# The records:
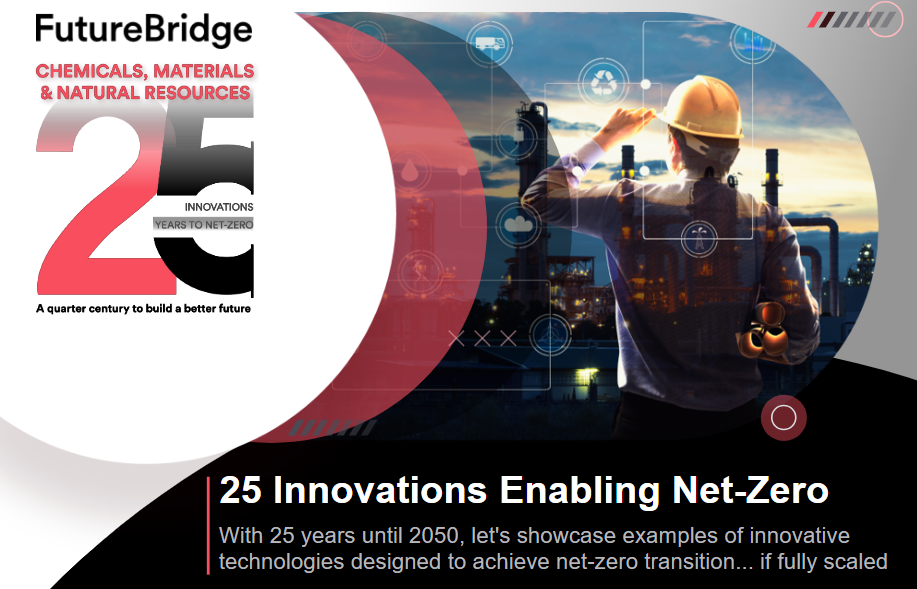 FutureBridge

CHEMICALS, MATERIALS & NATURAL RESOURCES

25

INNOVATIONS
YEARS TO NET-ZERO

A quarter century to build a better future

25 Innovations Enabling Net-Zero

With 25 years until 2050, let's showcase examples of innovative technologies designed to achieve net-zero transition... if fully scaled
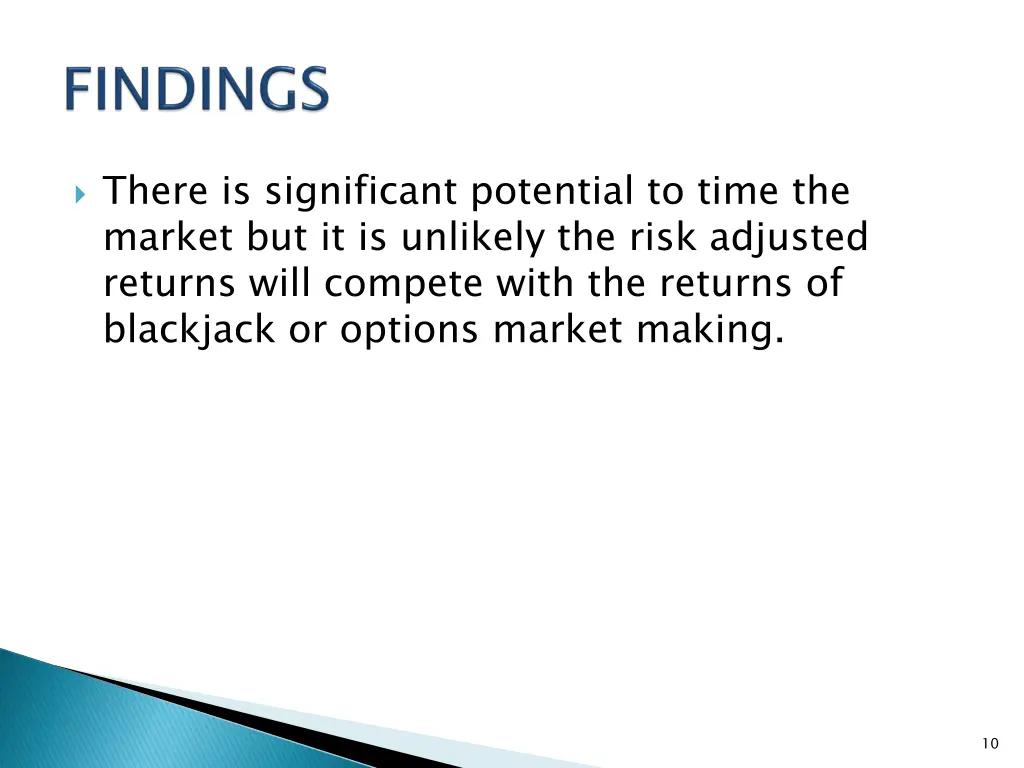 FINDINGS

There is significant potential to time the market but it is unlikely the risk adjusted returns will compete with the returns of blackjack or options market making.

10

# Aim of the exercise:
Give the data again exactly as it stands, apart from the pictures.

# Expected answer:
 FutureBridge

CHEMICALS, MATERIALS & NATURAL RESOURCES

25

INNOVATIONS
YEARS TO NET-ZERO

A quarter century to build a better future

25 Innovations Enabling Net-Zero

With 25 years until 2050, let's showcase examples of innovative technologies designed to achieve net-zero transition... if fully scaled
 FINDINGS

There is significant potential to time the market but it is unlikely the risk adjusted returns will compete with the returns of blackjack or options market making.

10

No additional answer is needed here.